To start off, if this sounds at all familiar, I am actually picking up on a project that has been experiencing this issue since v0.12.15. The person working on the software at the time created a post about the problem in the Github issue section. For whatever reason he did not follow up on the problem, and the software has been running on Bokeh version 0.12.14 ever since. Since I have picked up the project I’ve attempted to run it using more recent Bokeh versions hoping that the problem may have not persisted, but all versions after 0.12.14 seem to exhibit the same problem.
In summary, we use a ColumnDataSource to stream new values to two Bokeh plots, currently updating at about 5 Hz. Using Bokeh version 0.12.14 and older, we can successfully stream data for days at a time with the plot updating accordingly. However, when using version 0.12.15 or newer (tested through 1.3.4) the plot will stop updating after some intermittent time period usually between 10-25 minutes despite continuing
stream() calls. When this freeze occurs, the Bokeh server process continues running, but seems to be unresponsive.
As suggested by Bryan on the Github issue post, I began by bisecting the dev builds between the 0.12.14 and 0.12.15 releases. I was able to narrow down the change as occuring between 0.12.15dev2 and 0.12.15dev3. From there I was able to further narrow down the problem to a single commit: 3ede9f0. Whatever is causing the problem seems to be tied to a specific change to the WsHandler in
@gen.coroutine def write_message(self, message, binary=False, locked=True): ''' Override parent write_message with a version that acquires a write lock before writing. ''' def write_message_unlocked(): future = super(WSHandler, self).write_message(message, binary) # don't yield this future or we're blocking on ourselves! raise gen.Return(future) if locked: with (yield self.write_lock.acquire()): write_message_unlocked() else: write_message_unlocked()

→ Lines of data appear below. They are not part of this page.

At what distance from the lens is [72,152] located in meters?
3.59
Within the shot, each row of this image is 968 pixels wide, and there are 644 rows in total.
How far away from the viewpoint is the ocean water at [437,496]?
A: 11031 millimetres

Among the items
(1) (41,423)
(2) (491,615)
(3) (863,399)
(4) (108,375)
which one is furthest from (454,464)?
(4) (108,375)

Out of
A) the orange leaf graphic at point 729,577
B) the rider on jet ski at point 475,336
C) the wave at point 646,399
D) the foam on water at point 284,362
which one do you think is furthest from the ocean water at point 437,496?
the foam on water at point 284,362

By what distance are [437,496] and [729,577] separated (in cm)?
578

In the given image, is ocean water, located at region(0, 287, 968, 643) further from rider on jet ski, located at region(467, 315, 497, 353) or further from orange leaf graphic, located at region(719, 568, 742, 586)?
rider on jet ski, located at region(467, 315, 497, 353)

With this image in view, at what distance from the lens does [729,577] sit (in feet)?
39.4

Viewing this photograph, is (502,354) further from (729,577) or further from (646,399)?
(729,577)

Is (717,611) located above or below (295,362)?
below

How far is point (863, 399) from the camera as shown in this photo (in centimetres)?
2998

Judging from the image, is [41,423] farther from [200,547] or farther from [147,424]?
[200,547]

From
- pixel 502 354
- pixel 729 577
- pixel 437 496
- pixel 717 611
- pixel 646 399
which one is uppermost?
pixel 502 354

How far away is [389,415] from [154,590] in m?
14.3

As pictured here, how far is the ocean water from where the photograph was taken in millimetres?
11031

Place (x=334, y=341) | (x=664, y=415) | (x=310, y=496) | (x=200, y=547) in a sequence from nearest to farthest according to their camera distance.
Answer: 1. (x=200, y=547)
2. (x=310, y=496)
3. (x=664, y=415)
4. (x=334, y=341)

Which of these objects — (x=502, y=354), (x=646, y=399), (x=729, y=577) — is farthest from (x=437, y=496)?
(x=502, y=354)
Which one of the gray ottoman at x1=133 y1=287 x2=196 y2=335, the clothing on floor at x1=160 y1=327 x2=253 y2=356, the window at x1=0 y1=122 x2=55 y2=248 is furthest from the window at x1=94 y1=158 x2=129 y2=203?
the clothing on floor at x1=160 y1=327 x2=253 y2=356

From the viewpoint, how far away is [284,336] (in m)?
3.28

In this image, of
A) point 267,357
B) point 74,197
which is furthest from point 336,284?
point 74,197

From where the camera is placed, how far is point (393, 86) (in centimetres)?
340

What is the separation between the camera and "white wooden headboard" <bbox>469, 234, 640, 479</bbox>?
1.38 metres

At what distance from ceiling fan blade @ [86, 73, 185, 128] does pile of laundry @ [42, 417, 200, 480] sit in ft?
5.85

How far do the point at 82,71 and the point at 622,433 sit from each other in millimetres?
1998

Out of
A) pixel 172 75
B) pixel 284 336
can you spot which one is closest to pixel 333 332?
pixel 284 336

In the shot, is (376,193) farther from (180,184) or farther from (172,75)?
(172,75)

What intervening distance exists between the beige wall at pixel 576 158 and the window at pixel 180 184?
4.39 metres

@gen.coroutine def write_message(self, message, binary=False, locked=True): ''' Override parent write_message with a version that acquires a write lock before writing. ''' if locked: with (yield self.write_lock.acquire()): yield super(WSHandler, self).write_message(message, binary) else: yield super(WSHandler, self).write_message(message, binary)
I noticed that though the server-side WSHandler was changed, the client-side
write_message routine (
bokeh/client/websocket.py) still uses the
write_message_unlocked function, returning a future. Would anyone be willing to share the reasoning behind this change? Does anyone have any insight into why this change may have caused the Bokeh plot to stop updates at an intermittent time?
As an additional note, I am attempting to create a stripped down reproducer for this issue, though it is taking some time because I don’t know what is contributing to the issue, and it takes 10-40 minutes to run a single test for the bug. However, as soon as I have one that I am confident in I will post it here.